-- BEGIN Source text --

Not exactly true. There's a laundry list of what constitutes germane versus non-germane expenses and it's apparently subject to interpretation. Bottom line: ALPA and APA agency fee is about 85% of full dues. USAPA is claiming at least 95%.
 
Ahhh...Tell your BUDDY!! that destroying/defacing
US currency is a federal offence!! D-A$$!!

"..Whoever mutilates, cuts, disfigures, perforates, unites or cements together, or does any other thing to any bank bill, draft, note, or other evidence of debt issued by any national banking association, Federal Reserve Bank, or Federal Reserve System, with intent to render such item(s) unfit to be reissued, shall be fined not more than $100 or imprisoned not more than six months, or both.

Defacement of currency in such a way that it is made unfit for circulation comes under the jurisdiction of the United States Secret Service...."


How you gonna prove he defaced it, "D-A$$? " :rolleyes:

No wonder why Seham loves you guys......

PHXFLYR:cool:
 
It's pointless talking to anybody who thinks they can get out of paying dues just because they feel like it. NEWS FLASH: you work for a closed shop! You have to pay dues whether you like it or not!
So sorry, so sad...
 
Here is the simple truth: USAPA is the legal CBA, they have been the CBA since April 2008 and all pilots employed at USAirways must pay dues. I understand some of you all out west have trouble abiding by federal laws (RICO) but really, isn't it time to grow up?

Paid up since early this year, member in good standing.

Speaking of growing up, when exactly is it good union business to urinate away nearly $300,000 on a RICO lawsuit that was DISMISSED WITH PREJUDICE? This case should have been dropped over a year ago. Now Cleary is taking back to court. If it gets shot down again (gee, what do you suppose the odds of that are??), will ANY east pilot figure out that Cleary is going to cost you a bunch of money??

Further PERSECUTION of the C18 could cost USAPA in counter suits.

-- END Source text --

Exercise goal
Print the forum thread on pilot union dues above in full, word for word.

-- BEGIN Data shown --

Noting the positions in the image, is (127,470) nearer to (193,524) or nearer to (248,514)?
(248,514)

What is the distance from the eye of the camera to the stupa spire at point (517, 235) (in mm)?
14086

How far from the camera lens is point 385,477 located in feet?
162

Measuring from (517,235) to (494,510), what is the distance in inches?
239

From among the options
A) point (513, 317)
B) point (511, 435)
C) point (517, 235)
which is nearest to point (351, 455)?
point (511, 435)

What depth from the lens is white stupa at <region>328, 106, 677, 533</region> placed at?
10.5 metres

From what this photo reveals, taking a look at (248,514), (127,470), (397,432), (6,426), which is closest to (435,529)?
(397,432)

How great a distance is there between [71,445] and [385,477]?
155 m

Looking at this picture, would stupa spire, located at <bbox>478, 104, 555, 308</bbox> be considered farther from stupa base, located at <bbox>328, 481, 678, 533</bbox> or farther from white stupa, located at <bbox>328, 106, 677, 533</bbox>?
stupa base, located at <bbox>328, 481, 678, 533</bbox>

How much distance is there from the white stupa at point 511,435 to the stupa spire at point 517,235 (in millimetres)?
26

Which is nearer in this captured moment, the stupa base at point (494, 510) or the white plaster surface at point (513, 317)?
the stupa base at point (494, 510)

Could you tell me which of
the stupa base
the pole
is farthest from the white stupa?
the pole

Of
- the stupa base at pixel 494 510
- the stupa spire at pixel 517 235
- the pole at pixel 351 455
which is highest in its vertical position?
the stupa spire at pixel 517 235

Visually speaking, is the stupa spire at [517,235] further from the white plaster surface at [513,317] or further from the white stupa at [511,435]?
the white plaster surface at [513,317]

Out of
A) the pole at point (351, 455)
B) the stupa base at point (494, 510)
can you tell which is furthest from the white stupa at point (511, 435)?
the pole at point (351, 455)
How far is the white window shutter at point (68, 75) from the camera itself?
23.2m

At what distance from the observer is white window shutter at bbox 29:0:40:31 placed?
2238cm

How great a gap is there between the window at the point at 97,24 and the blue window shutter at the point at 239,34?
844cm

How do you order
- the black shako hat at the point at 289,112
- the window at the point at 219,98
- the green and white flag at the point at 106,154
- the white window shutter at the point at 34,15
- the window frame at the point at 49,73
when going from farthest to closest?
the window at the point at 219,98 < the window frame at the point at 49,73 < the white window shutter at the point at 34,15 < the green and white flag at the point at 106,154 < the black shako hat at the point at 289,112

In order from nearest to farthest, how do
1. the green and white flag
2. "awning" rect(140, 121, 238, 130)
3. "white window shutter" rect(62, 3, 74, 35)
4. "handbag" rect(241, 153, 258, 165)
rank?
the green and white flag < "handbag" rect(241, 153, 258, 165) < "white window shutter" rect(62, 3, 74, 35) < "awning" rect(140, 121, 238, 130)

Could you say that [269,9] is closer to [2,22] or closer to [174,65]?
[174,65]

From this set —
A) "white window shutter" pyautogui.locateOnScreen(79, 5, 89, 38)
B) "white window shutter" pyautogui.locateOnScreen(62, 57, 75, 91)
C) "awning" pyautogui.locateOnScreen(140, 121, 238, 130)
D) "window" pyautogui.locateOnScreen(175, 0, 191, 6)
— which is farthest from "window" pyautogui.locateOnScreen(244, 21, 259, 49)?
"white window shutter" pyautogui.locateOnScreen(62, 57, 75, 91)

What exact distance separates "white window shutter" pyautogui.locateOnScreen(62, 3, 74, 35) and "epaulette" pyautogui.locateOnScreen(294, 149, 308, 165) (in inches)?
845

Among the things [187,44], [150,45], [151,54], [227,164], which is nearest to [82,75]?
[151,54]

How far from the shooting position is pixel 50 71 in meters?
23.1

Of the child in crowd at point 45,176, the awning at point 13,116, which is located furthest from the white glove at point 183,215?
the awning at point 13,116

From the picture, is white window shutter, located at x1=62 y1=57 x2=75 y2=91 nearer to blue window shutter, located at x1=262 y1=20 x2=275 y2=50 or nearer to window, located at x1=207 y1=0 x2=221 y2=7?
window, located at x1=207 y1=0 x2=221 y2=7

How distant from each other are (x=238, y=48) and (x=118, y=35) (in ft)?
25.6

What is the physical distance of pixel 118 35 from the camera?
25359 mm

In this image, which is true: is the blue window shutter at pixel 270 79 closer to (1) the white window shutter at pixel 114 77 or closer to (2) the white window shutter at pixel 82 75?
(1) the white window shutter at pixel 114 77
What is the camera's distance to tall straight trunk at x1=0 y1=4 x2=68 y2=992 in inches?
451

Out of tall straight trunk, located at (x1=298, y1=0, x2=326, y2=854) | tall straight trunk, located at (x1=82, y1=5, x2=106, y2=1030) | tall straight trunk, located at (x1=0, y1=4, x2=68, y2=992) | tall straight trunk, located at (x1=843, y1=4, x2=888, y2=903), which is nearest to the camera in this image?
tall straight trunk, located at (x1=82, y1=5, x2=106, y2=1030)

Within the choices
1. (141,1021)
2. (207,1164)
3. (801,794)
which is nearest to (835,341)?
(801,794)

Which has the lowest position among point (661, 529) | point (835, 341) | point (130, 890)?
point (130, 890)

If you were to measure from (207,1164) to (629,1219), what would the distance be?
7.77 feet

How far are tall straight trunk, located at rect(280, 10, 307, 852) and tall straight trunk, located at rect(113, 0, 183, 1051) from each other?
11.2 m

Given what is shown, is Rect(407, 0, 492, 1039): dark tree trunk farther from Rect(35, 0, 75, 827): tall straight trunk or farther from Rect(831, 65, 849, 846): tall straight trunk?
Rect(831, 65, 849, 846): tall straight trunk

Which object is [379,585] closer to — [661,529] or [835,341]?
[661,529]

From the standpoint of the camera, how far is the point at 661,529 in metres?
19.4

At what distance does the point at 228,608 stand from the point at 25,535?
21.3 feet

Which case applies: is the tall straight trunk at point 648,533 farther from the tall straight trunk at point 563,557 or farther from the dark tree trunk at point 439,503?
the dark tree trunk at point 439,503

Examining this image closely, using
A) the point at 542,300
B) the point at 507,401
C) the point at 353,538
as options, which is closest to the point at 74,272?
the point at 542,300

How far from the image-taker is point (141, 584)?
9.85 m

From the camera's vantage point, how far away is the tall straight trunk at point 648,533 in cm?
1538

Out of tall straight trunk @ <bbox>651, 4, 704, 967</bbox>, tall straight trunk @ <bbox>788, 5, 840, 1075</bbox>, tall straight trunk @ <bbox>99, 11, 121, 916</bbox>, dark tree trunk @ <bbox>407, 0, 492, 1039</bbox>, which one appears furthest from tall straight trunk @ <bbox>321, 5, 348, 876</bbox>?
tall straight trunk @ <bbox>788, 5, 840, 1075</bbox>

-- END Data shown --

Result of the task
Not exactly true. There's a laundry list of what constitutes germane versus non-germane expenses and it's apparently subject to interpretation. Bottom line: ALPA and APA agency fee is about 85% of full dues. USAPA is claiming at least 95%.
 
Ahhh...Tell your BUDDY!! that destroying/defacing
US currency is a federal offence!! D-A$$!!

"..Whoever mutilates, cuts, disfigures, perforates, unites or cements together, or does any other thing to any bank bill, draft, note, or other evidence of debt issued by any national banking association, Federal Reserve Bank, or Federal Reserve System, with intent to render such item(s) unfit to be reissued, shall be fined not more than $100 or imprisoned not more than six months, or both.

Defacement of currency in such a way that it is made unfit for circulation comes under the jurisdiction of the United States Secret Service...."


How you gonna prove he defaced it, "D-A$$? " :rolleyes:

No wonder why Seham loves you guys......

PHXFLYR:cool:
 
It's pointless talking to anybody who thinks they can get out of paying dues just because they feel like it. NEWS FLASH: you work for a closed shop! You have to pay dues whether you like it or not!
So sorry, so sad...
 
Here is the simple truth: USAPA is the legal CBA, they have been the CBA since April 2008 and all pilots employed at USAirways must pay dues. I understand some of you all out west have trouble abiding by federal laws (RICO) but really, isn't it time to grow up?

Paid up since early this year, member in good standing.

Speaking of growing up, when exactly is it good union business to urinate away nearly $300,000 on a RICO lawsuit that was DISMISSED WITH PREJUDICE? This case should have been dropped over a year ago. Now Cleary is taking back to court. If it gets shot down again (gee, what do you suppose the odds of that are??), will ANY east pilot figure out that Cleary is going to cost you a bunch of money??

Further PERSECUTION of the C18 could cost USAPA in counter suits.